The gravel vaccing was increased as a response to the diatoms tbh. I instigated some deeper cleans of the older aquasoils too. Which were recommended tbh by experts and i've done with sucess in the past too.

Because it's effecting all the tanks to some degree I was trying to cover all room variable.

Room Temp - too hot - sorted
Room Temp - Getting too low and varying too much - installed heaters on tanks
Water Quality - Tested my spring water to hell and back - nothing obvious
Water Quality - Added in active carbon - no help
Light Levels - Could be too low - but its happening on high and low energy tanks

Since it's only happening on older leaves/slower growth leaves I might surmise its a trace issue but i'm using APF trace to varying degrees depending on how much energy is going in. I was using up some older TNC Dry trace before i remember these issues happening. Again thou i'm not thinking this is really the issue. The diatoms also occured when I was doing TNC Complete for a period instead of DIY EI mixes.

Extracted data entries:

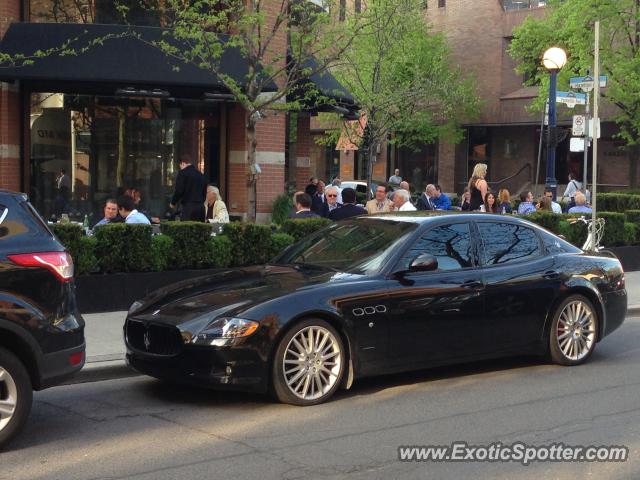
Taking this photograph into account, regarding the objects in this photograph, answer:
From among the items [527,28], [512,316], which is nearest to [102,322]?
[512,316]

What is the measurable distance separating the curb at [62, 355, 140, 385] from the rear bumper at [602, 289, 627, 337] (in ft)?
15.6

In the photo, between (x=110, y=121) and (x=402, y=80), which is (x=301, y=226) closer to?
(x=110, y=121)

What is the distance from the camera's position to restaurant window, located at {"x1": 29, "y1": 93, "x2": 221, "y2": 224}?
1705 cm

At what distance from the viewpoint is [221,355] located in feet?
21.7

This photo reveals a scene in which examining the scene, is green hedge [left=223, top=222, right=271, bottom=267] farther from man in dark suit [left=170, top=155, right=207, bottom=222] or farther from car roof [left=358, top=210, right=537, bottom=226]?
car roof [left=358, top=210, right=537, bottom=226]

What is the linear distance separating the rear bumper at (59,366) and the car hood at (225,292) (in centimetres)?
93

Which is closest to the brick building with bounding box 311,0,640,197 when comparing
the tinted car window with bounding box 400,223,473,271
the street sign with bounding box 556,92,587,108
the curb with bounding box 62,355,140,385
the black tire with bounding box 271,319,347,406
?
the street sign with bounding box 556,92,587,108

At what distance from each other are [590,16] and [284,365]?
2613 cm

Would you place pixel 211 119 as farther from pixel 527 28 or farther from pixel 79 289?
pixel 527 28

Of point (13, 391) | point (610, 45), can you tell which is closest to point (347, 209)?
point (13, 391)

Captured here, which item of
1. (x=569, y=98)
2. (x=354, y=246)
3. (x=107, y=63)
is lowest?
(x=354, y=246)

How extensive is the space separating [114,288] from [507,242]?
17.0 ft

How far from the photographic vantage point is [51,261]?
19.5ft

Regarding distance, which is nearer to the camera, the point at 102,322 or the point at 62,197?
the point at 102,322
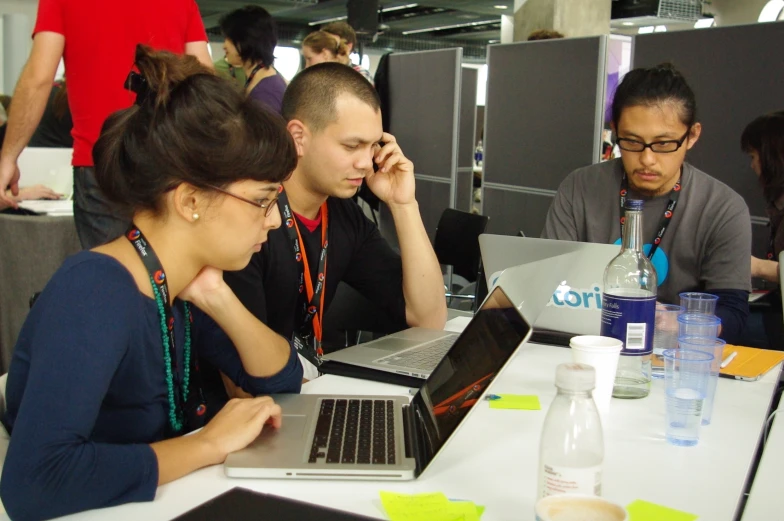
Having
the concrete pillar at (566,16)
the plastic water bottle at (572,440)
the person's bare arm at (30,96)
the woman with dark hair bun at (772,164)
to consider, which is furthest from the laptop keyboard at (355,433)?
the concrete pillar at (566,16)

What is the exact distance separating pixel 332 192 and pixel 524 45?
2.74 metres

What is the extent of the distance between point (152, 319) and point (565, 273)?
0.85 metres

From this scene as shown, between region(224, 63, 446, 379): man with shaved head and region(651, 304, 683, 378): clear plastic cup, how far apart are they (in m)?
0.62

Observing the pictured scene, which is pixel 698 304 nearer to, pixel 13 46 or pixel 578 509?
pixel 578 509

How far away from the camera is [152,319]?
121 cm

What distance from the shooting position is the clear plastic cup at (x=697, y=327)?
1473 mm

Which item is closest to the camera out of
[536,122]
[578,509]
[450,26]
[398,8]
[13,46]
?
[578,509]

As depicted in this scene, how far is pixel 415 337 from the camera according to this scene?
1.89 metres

Exercise 1
According to the aquarium post, why was the gravel vacuuming increased?
Exercise 2
From the aquarium post, set down the passage starting at "Room Temp - too" and ending at "DIY EI mixes.".
Exercise 3
Decide whether each statement agrees with the aquarium post, answering yes or no and quoting the words that settle it: (a) Adding active carbon helped with the problem. (b) Heaters were installed on the tanks because the room temperature was getting too low and varying too much. (c) The problem is occurring only on high energy tanks.
The data come from a source other than the aquarium post.

Your solution 1
It was increased in response to the diatoms.

Your solution 2
Room Temp - too hot - sorted
Room Temp - Getting too low and varying too much - installed heaters on tanks
Water Quality - Tested my spring water to hell and back - nothing obvious
Water Quality - Added in active carbon - no help
Light Levels - Could be too low - but its happening on high and low energy tanks

Since it's only happening on older leaves/slower growth leaves I might surmise its a trace issue but i'm using APF trace to varying degrees depending on how much energy is going in. I was using up some older TNC Dry trace before i remember these issues happening. Again thou i'm not thinking this is really the issue. The diatoms also occured when I was doing TNC Complete for a period instead of DIY EI mixes.

Your solution 3
(a) No: "Added in active carbon - no help"
(b) Yes: "Room Temp - Getting too low and varying too much - installed heaters on tanks"
(c) No: "its happening on high and low energy tanks"